A report released Wednesday by the U.N. World Meteorological Organization added haste to the discussions. It said this year could be the hottest on record. Recent U.N. reports have said the world must hit a level of net-zero emissions by mid-century to avoid a 2 degree Celsius rise by 2100, and that current country commitments aren’t enough to meet that mark.

Larger questions also remain.

Countries are unsure whether they should qualify as developed, developing or somewhere in between, which would have implications for how much is expected of them. Brazil has suggested a compromise to have three categories of countries — developed, emerging and least developed — with the ability to graduate from one level to another, with new requirements being added as they move up.

In the past, developing countries have stymied negotiations because they said committing to emissions reductions would handicap economic growth. But many of those countries, such as China and India, host enormous economies. The disagreement over which countries qualify as developing or developed waylaid the 1997 Kyoto Protocol, which the U.S. never ratified because China and India were excluded.

Developing nations still want wealthier ones to shoulder more of the burden. A group of least-developed countries, which include low-lying island nations most susceptible to rising sea levels, said that rich countries must do “substantially more” to cut emissions.

They point to the Green Climate Fund, a climate aid program the U.N. created in 2011, that had an initial target of $100 billion by 2020. The fund has drawn just under its $10 billion three-year funding goal since it opened in the fall, but outside groups and developing countries are pressing for more.
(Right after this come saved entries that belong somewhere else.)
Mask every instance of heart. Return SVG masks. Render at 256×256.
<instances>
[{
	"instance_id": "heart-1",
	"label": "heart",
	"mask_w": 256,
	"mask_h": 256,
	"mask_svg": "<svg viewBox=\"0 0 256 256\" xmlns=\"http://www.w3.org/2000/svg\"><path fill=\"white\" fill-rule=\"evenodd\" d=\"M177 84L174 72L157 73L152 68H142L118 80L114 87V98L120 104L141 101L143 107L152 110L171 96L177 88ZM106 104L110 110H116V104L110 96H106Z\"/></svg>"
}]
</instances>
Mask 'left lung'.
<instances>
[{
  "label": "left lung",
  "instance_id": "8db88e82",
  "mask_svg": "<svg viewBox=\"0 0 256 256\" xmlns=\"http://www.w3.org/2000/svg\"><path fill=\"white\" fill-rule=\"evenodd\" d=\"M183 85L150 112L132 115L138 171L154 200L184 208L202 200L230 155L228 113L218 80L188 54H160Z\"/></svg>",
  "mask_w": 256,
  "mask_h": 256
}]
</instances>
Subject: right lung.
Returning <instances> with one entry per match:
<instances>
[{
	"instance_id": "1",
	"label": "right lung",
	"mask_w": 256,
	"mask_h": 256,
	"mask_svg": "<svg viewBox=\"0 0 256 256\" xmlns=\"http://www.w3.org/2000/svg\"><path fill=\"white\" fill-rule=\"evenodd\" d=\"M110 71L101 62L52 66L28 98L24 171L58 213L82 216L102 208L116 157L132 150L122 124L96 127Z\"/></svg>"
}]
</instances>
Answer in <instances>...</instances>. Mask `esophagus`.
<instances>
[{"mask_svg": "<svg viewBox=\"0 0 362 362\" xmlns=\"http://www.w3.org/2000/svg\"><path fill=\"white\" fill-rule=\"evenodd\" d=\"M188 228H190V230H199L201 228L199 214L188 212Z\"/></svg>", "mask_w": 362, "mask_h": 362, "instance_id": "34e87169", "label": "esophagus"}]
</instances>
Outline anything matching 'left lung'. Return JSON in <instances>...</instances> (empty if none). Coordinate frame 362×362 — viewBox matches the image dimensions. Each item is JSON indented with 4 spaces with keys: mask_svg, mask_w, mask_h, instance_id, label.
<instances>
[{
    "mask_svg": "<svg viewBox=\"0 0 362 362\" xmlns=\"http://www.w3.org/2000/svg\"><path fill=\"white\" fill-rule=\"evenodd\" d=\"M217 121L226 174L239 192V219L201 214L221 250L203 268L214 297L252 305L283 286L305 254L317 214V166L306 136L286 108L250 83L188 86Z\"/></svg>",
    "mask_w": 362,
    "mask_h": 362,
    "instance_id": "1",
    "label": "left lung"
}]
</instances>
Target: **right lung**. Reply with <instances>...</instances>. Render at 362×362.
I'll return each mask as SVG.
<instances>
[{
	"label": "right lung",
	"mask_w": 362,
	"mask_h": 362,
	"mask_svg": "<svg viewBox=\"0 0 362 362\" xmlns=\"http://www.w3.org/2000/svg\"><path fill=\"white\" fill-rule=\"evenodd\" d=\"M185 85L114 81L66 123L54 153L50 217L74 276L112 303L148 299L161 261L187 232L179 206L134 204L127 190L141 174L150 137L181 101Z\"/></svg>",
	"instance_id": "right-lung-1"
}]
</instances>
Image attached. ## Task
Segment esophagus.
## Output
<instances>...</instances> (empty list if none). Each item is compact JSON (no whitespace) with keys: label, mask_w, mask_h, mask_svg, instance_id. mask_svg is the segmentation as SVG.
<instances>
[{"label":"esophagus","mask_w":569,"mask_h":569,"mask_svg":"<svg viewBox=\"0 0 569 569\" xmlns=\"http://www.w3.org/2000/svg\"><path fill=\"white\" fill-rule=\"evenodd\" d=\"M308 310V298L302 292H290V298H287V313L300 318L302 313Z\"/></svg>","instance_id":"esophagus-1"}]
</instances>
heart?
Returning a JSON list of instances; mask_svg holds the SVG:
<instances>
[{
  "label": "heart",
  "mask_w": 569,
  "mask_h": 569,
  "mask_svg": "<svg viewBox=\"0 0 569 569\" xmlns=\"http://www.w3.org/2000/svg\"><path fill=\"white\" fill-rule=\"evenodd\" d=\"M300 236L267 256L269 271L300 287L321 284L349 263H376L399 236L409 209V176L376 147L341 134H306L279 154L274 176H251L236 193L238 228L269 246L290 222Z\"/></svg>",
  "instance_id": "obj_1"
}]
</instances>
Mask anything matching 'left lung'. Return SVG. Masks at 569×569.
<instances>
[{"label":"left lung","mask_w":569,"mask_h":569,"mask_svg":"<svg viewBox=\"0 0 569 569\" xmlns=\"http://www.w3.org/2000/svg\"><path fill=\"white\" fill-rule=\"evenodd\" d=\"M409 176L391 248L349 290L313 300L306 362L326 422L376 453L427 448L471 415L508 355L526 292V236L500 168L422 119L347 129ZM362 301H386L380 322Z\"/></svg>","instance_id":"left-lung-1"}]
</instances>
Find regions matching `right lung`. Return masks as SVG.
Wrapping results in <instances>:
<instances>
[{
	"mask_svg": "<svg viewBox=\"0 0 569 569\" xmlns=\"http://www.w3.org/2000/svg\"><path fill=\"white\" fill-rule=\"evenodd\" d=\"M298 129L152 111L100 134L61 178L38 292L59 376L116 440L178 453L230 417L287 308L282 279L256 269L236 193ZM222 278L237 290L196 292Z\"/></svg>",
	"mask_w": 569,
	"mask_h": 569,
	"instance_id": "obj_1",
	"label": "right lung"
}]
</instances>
While a U.N. report released Wednesday showed global climate aid ranged between $350 billion and $650 billion between 2011 and 2012, international aid groups said the $40 billion and $175 billion of that total that flowed from rich to poor countries wasn’t enough.

“The [U.N. Framework Convention on Climate Change] report on climate finance makes one thing abundantly clear,” said Jan Kowalzig, policy adviser for Oxfam. “Only a small proportion of climate finance is flowing from developed countries to developing countries.”

Disagreements over the legal force of a global climate accord also have pitted power players gains each other. The United States doesn’t want legally enforceable emissions targets because the Senate wouldn’t ratify it. Instead, it wants a binding framework to review and reassess targets that nations would set themselves, which the administration thinks would allow it to get around Congress.The European Union, however, wants nations to set binding emissions goals.

“I don’t even know what’s going to happen in Lima, much less Paris. But we have ideas,” Todd Stern, the State Department’s lead climate negotiator, said at a recent Washington event. “This is a negotiation that is intended to produce a legal agreement in some fashion. The exact fashion wasn’t spelled out in the mandate.”